Değerli arkadaşlar, şimdi, benden önce konuşan arkadaşları dinledim. Aslında gerek DEM PARTİ Grubu sözcüsünün gerek CHP'den son konuşmacı arkadaşın -çünkü ondan bir önceki konuşmacı konuşma yapmadı- bütün endişeleri, çevreyle ilgili endişeleri, sanayiyle ilgili endişeleri, karbon salımıyla ilgili endişeleri... Bakın, sizi temin ediyorum, bu yasanın bütün detaylarını okusaydınız, bütün sorduklarınızın karşılığı vardı zaten içinde. Şöyle bir şey düşününün -konuşmadan çıktım- bu yasayı yapmayalım, varsayalım olmadı; bir defa arkadaşlar, 2026'nın başında ihracatçılarımız, sanayicilerimiz ihracat yaparken neye tabi tutulacaklar biliyor musunuz? Sınırda Karbon Düzenleme Mekanizmasına tabi tutulacaklar. Peki, bu nedir? Bu, Batı veya bunu yapan Emisyon Ticaret Sistemi... Şu anda 36 tane emisyon ticaret sistemi aktif hâlde, üstelik Çin'de de var bu. Şimdi, bunu yapanlar diyorlar ki: Siz bu üretimi, ihracatı gerçekleştiriyorsunuz, bu ihracatı yapmadan önce ham maddesini nereden buldunuz, nasıl çıkardınız?
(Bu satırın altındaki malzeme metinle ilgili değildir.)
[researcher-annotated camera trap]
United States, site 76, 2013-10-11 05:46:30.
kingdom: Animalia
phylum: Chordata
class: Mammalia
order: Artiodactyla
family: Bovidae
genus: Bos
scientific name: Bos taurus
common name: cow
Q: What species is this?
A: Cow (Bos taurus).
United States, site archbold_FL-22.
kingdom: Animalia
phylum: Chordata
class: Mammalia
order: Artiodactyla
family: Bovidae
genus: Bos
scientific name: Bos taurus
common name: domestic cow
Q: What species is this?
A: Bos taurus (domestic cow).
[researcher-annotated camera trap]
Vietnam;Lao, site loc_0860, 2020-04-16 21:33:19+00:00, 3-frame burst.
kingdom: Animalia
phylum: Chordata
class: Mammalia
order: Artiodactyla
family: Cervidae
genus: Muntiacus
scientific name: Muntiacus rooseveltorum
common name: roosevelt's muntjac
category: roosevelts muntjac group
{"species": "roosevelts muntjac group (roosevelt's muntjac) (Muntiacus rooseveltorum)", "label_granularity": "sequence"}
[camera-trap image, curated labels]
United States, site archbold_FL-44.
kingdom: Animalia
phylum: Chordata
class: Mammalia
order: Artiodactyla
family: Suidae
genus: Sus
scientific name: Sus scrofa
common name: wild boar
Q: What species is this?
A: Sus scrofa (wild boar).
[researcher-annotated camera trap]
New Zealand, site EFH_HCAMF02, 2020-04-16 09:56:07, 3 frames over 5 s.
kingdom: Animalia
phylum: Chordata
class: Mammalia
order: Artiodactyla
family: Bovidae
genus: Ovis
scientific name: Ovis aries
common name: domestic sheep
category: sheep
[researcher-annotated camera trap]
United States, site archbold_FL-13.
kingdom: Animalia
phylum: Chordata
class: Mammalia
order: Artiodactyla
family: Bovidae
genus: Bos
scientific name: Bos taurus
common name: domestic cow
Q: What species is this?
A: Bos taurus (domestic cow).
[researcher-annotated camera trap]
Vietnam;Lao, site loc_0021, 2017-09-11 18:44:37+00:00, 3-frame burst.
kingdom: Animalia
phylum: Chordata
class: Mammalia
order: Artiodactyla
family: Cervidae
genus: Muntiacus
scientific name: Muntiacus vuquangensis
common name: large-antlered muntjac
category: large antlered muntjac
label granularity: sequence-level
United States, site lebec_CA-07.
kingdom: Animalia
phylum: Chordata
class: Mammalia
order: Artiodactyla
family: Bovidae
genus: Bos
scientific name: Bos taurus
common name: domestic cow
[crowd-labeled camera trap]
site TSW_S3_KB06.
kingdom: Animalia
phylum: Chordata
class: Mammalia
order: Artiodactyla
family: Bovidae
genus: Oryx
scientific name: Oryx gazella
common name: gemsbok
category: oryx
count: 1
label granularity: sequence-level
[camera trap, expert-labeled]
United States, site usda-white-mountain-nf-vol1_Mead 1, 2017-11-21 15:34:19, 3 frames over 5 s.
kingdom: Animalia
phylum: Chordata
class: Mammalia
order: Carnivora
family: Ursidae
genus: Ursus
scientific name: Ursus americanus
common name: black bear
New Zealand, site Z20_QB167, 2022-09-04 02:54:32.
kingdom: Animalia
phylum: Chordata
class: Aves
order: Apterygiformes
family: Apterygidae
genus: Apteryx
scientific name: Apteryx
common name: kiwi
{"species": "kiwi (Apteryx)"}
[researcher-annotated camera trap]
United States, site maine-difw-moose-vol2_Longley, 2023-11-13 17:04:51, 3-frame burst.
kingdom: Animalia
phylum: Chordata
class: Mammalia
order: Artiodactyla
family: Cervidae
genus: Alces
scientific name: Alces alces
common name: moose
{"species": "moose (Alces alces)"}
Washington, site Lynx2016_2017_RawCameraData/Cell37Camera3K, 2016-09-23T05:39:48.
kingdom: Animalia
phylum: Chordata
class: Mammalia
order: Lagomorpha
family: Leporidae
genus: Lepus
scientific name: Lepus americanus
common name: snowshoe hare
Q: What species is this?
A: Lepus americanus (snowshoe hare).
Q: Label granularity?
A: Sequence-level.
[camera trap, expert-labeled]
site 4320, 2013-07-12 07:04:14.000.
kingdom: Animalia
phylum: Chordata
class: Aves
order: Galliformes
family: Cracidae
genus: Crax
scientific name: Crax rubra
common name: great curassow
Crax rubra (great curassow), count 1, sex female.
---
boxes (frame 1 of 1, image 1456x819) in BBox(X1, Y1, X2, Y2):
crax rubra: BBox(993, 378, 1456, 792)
Üretimini nasıl gerçekleştirdiniz ve hangi enerjiyi kullandınız? Ürünü oluşturdunuz, peki, ticaretini neyle yaptınız? Yani temiz enerjiyle, yeşil enerjiyle mi yaptınız, yoksa karbon salımıyla mı yaptınız? Bunun hesabı belli, zaten dünyada bunun hesabı tutuluyor. O zaman ne olacak? Çıkarmayalım bunu. 2026 yılında ihracatçımız ihracat yaparken bunun Sınırda Karbon Düzenlemesiyle orada karbon vergisini Batı'ya verecek, buraya değil, ihraç ederken.
Peki, bunu çıkarmayalım -varsayalım- ithal ederken ne yapacağız? Normalde, ithal ederken, aynı zamanda bizim de ithal ettiğimiz mallarda bunlar bize ulaşana kadar karbon emisyonu yapmışlar mı, karbon salımı yapmışlar mı... Eğer bu yasamız varsa biz o zaman bunlardan ithal ederken biz de onlara aynı yöntemi uygulayacağız. Eğer biz bunu yapmazsak arkadaşlar... Bakın, ben yasanın anlaşılmamasını anlayamıyorum doğrusunu söylemek gerekirse.
SEZAİ TEMELLİ (Muş) - Allah Allah!
MUSTAFA DEMİR (Devamla) - Bu olmazsa, 2026 yılında biz alırken de vergi vermiş olacağız çünkü salınmış bir karbonun vergisini almadan mal alıyoruz yani hem alırken zarardayız hem verirken vergi vereceğiz, yine zarardayız. Dolayısıyla basit bir hesap bu.
Şimdi, yasanın detaylarına geleceğiz.
AYTEN KORDU (Tunceli) - "Ticari yasa" deyin o zaman canım adına. Adına "ticari yasa" deyin o zaman.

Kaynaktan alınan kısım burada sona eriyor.